6- La révision enclenchée est clivante. L’opinion y est fragmentée voire fracassée. La pierre d’achoppement tient à la discrétionnalité de la nomination du vice-président projeté par le président de la République. Ce dernier « peut être assisté d’un vice-président » en évocation de l’alinéa 3 (nouveau) de l’article 5 (nouveau). La période de fonction du vice - président est alignée sur le temps de l’exercice du pouvoir présidentiel, et celui-ci prend automatiquement la tête de l’Etat en cas de vacance de la présidence de la République, conformément aux alinéas 5 et 6 (nouveaux) de l’article 6 (nouveau). Lorsqu’on relève opportunément, à l’article 6 (nouveau), alinéa 1, que « le président de la République est élu au suffrage universel direct... », on ne peut conclure qu’au massacre de l’allocation constitutionnelle du droit du peuple à disposer de lui-même. Un vice- président sans mandat électif, investi par décret, ne saurait raisonnablement se substituer au président partant à l’effet d’achever un mandat électif. C’est une frontale hérésie juridique. Au demeurant, le puriste du droit public est gêné de constater que le projet de loi n°2094/PJL/P vienne à modifier et à compléter certaines dispositions de la constitution du 02 juin 1972 solennellement adoptée par référendum du 20 mai de la même année, et donc par le peuple souverain, incohérence processuelle qui avait antérieurement lieu les 18 janvier 1996 et 14 avril 2008 par le canal parlementaire.

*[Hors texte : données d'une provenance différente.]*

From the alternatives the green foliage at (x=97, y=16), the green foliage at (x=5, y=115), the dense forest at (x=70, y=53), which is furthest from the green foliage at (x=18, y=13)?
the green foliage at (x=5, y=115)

7-La responsabilité des parlementaires susvisés, et à la légitimité démocratique fortement édulcorée, par l’effet poussif de deux prorogations des mandats leur conférant une simple légitimité légale-rationnelle, est vivement interpelée. N’était-ce la contestation de la légitimité du président de la République, au terme du processus électoral passé, on n’en serait guère à légiférer sur cette ruse politicienne qui met en exerce la détermination d’un camp politique à confisquer les rênes du pouvoir de manière pérenne. La restauration de la cohésion sociale est ce faisant un impératif au parlement réuni en congrès. La mise en orbite du peuple par l’élection de son dirigeant suprême est la seule voie indiquée pour effacer sensiblement les dégâts de la crise post-électorale. La transmission programmée du pouvoir au vice-président, par le gré à gré rejeté depuis 2019 par l’opposition politique, est un cul de sac ou une voie sans issue « permettant un fonctionnement plus efficace de l’Etat », comme le prétend l’indigeste exposé des motifs du projet de loi querellé. « Une adaptation de nos institutions aux exigences de notre environnement », tel que l’énonce encore l’exposé des motifs, consiste à ne point entraver le choix des citoyens par l’exercice du droit de suffrage. L’irrecevabilité de l’activité juridique tendant à instaurer un vice-président, au boulevard ouvert, à la présidence de la République, est la voie radicale. A défaut, il sied parallèlement d’instituer un vice-président chargé d’assurer l’intérim du président partant jusqu’à l’élection, à bref délai du nouveau président. C’en est, assurément le moindre mal qui a cependant le double avantage de garantir la souveraineté du peuple moulé à la contemplation servile de son destin confisqué qui, dans son expression familière « lit l’heure » et sa conséquence induite qu’est le rétablissement de la cohésion sociale rompue. Le parlement, réuni en congrès, offrirait alors le visage tant décrié d’un organisme d’enregistrement de la volonté du Prince, inféodé à l’exécutif présidentiel, si cette pseudo-réforme venait à réunir les votes requis pour la validité de la continuité du processus législatif. La démocratie de façade éclaterait, une fois de plus, au grand jour de la dictature en raffermissement, par l’incapacité des « élu(e)s »-prorogé(e)s RDPC à s’autodéterminer, qui se privent de s’affranchir de l’illégale dictée tenant à la discipline du parti.»